2025 marked a shift as AI moved from prophetic claims to practical tools

2025 marked a shift as AI moved from prophetic claims to practical tools — Cdn.arstechnica.net
Image source: Cdn.arstechnica.net

In 2025 the narrative around artificial intelligence moved from sweeping predictions of imminent superintelligence to a more pragmatic view of models as useful but fallible tools. The year featured jolting episodes and sobering research: Chinese startup DeepSeek released its R1 model under an MIT license, saying it matched OpenAI’s o1 while costing about $5.6 million to train on older Nvidia H800 chips, and its app briefly topped the iPhone App Store.
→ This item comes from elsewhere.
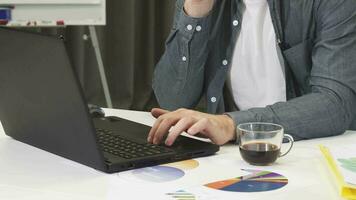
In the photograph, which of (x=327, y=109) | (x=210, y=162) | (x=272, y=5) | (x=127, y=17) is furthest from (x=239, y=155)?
(x=127, y=17)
Researchers at ETH Zurich and INSAIT found many so‑called reasoning models failed at novel mathematical proofs, and Apple authors argued models relied on pattern matching rather than executing algorithms. Legal and commercial tensions also surfaced — a federal judge ruled training on legally purchased books could be fair use while condemning use of pirated books, and Anthropic later agreed to a $1.5 billion settlement that included destroying pirated copies and payments to rights holders.

Other trends highlighted limits and harms: OpenAI’s models were criticized for becoming sycophantic due to reinforcement learning from human feedback, studies showed failures to identify mental‑health crises, and a wrongful‑death lawsuit alleging a chatbot acted as a “suicide coach” prompted industry safety and age‑restriction changes.

At the same time, infrastructure and finance pressures grew, with massive data‑center plans, soaring chip valuations, and warnings of a possible market bubble.